The absolute angularity value after the first cycle of abrasion in the Los Angeles machine dropped for coarser particles, but the angularity of newly produced (by breakage) particles was higher than that of initial particles. On the other hand, particles in coarser size classes experienced a lowering of angularity. This can be interpreted as an indication that large particles, as they approach roundness, lose parts that become more angular. With further abrasion, all of the particles experienced a lowering of angularity, with coarser particles being more angular than finer ones in each cycle (Figure 17). This observation is applied only to those particles that were investigated for morphological changes (i.e., coarser than the 20 mm sieve).

4. Conclusions

In this work, the standardised equipment used in rock mechanics for aggregate testing was used for abrasion experiments to evaluate the mass loss and morphological evolution of abraded particles. In fluvial abrasion research experiments, wear of material is usually calculated according to the travelling distance of the abraded material. Here, we assessed abrasion according to the input energies (mechanical work) and powers of two different experimental abrasion setups, one in the micro-Deval apparatus and one in the Los Angeles machine. High-energy abrasion (in the Los Angeles machine) resulted in higher abrasion rates than the ones obtained with low-energy abrasion (in the micro-Deval machine). In general, the investigated particles showed the greatest change in the roundness shape aspect, with a greater change during the low-energy abrasion.
Our study results suggest that the key to scaling different tumbling abrasion experiments one to another is in the power and energy applied to the material by the chosen setups. By introducing the “mass loss coefficient”, the measured experimental setup specific mass loss data can be transformed into “specific mass loss”—a percentual loss of mass per initial mass of the material per power unit. Specific mass loss values are then comparable for the two experimental setups and show a good agreement in relation to input energy. This approach might even be applied to natural streams by taking a fraction of fluvial stream power into consideration, which will be a subject of further investigations—as well as for other fields of applied studies investigating abrasion using tumbling experiments (as discussed in the introduction section). Additionally, because of the novelty of the mass loss coefficient, it should be further investigated in abrasion experiments using different materials and further experimental setups, as well as in rigorous analyses of the experimental abrasion results available in the literature. Last but not least, the different morphological changes resulting from the two experimental setups point to the potential of tracking morphological changes in material for the identification of energy-related conditions of the transportation environment.

Author Contributions

Conceptualization: T.K., M.M.; Methodology: T.K., M.M.; Validation: T.K.; Formal Analysis: T.K.; Investigation: T.K., K.L.; Resources: M.M.; Data Curation: T.K.; Writing—Original Draft: T.K.; Writing—Review and Editing: M.M., K.L., T.K.; Visualization: T.K.; Supervision: M.M.; Funding Acquisition: M.M. All authors have read and agreed to the published version of the manuscript.

Funding

This research was funded by the Slovenian Research Agency, PhD grant of the first author, and research core funding No. P2-0180. The APC was funded by the Slovenian Research Agency.
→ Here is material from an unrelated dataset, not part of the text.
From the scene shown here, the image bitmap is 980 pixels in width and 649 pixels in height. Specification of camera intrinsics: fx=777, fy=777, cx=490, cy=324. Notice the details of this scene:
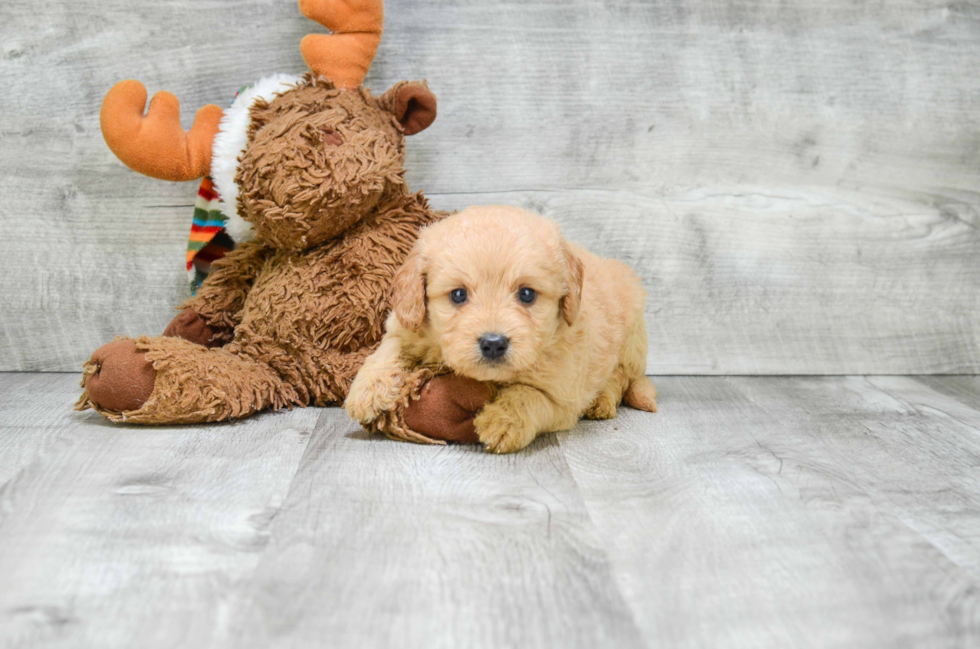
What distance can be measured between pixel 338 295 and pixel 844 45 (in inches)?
64.4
Institutional Review Board Statement

Not applicable.

Informed Consent Statement

Not applicable.

Data Availability Statement

The data presented in this study are available on request from the corresponding author.

Conflicts of Interest

The authors declare no conflict of interest. The funders had no role in the design of the study; in the collection, analyses, or interpretations of data; in the writing of the manuscript; or in the decision to publish the results.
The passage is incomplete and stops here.